**WHAT THIS TASK INVOLVES**
Copy out each of the lines below word for word, leaving the pictures out.

**DATA**

+++++

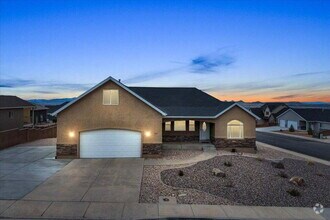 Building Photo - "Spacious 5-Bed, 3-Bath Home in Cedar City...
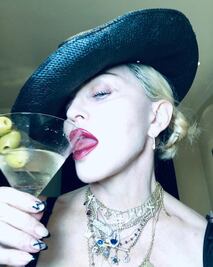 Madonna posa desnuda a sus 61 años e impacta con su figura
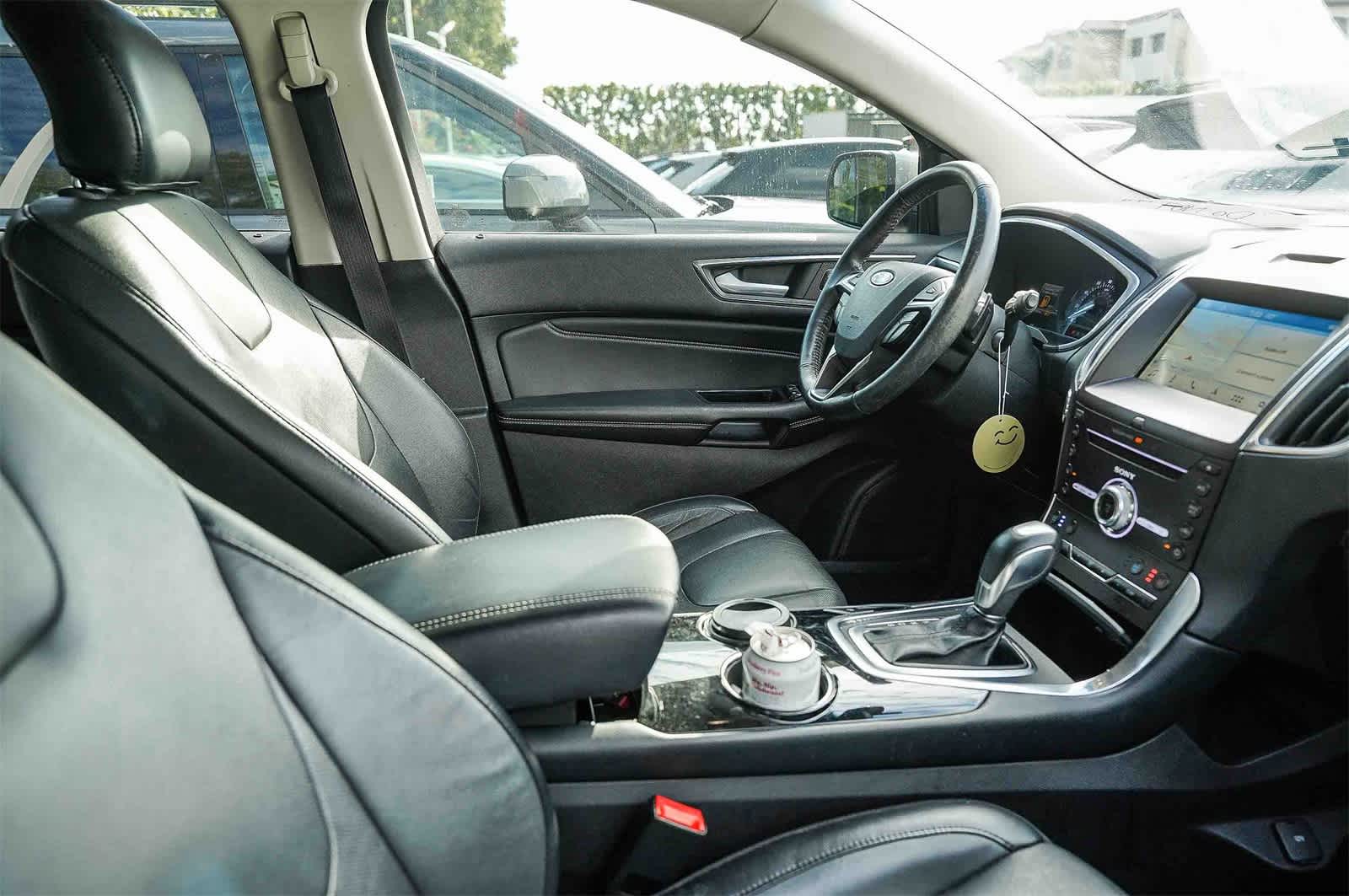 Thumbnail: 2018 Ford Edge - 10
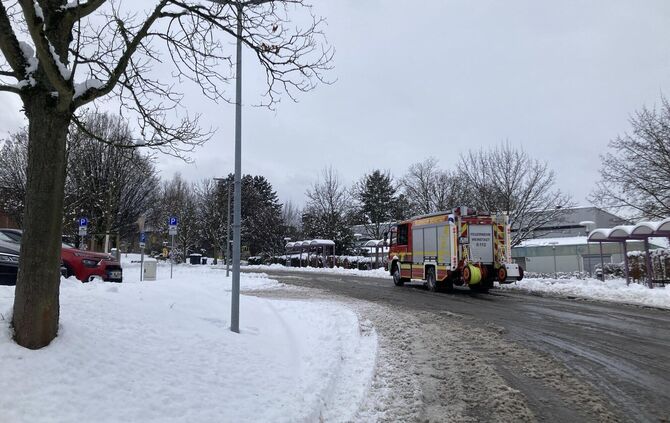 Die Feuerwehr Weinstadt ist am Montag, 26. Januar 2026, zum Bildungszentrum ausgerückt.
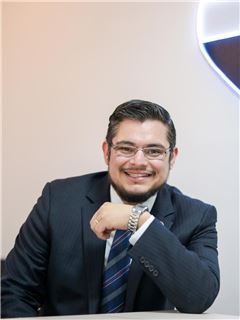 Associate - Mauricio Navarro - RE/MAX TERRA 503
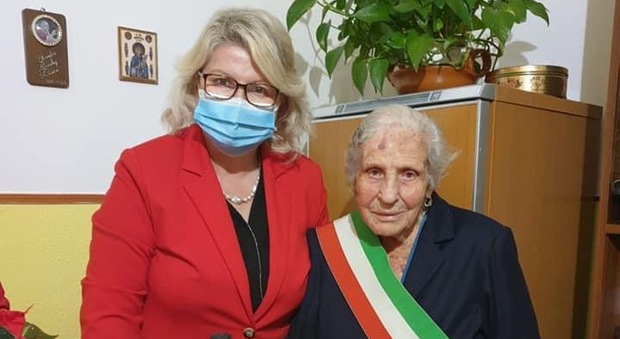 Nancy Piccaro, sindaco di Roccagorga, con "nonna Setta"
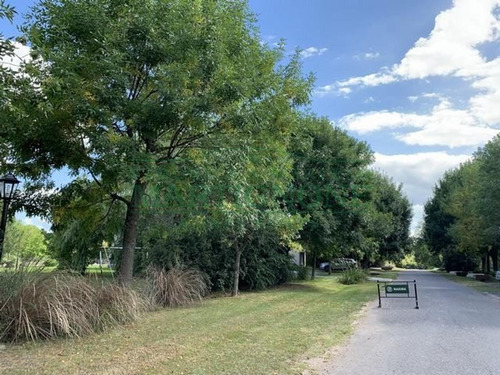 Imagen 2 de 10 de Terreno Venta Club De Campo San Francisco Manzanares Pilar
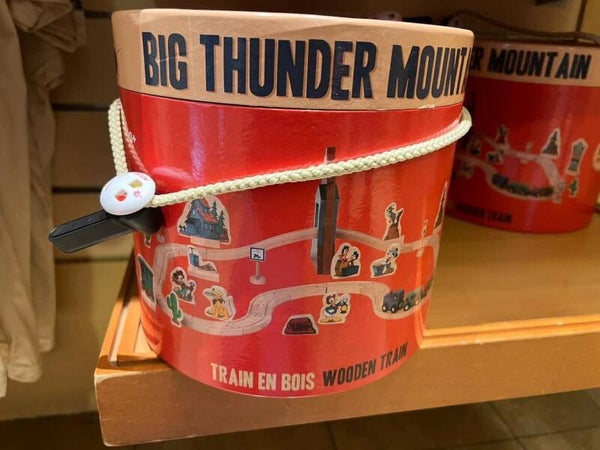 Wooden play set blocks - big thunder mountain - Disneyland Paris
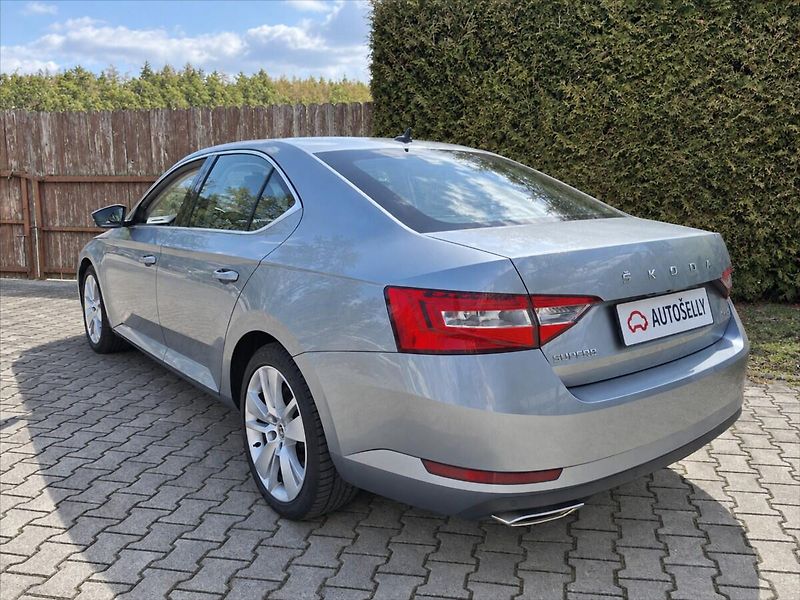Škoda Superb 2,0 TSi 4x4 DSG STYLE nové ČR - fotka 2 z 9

+++++

**EXERCISE RESULT**
 Building Photo - "Spacious 5-Bed, 3-Bath Home in Cedar City...
 Madonna posa desnuda a sus 61 años e impacta con su figura
 Thumbnail: 2018 Ford Edge - 10
 Die Feuerwehr Weinstadt ist am Montag, 26. Januar 2026, zum Bildungszentrum ausgerückt.
 Associate - Mauricio Navarro - RE/MAX TERRA 503
 Nancy Piccaro, sindaco di Roccagorga, con "nonna Setta"
 Imagen 2 de 10 de Terreno Venta Club De Campo San Francisco Manzanares Pilar
 Wooden play set blocks - big thunder mountain - Disneyland Paris
Škoda Superb 2,0 TSi 4x4 DSG STYLE nové ČR - fotka 2 z 9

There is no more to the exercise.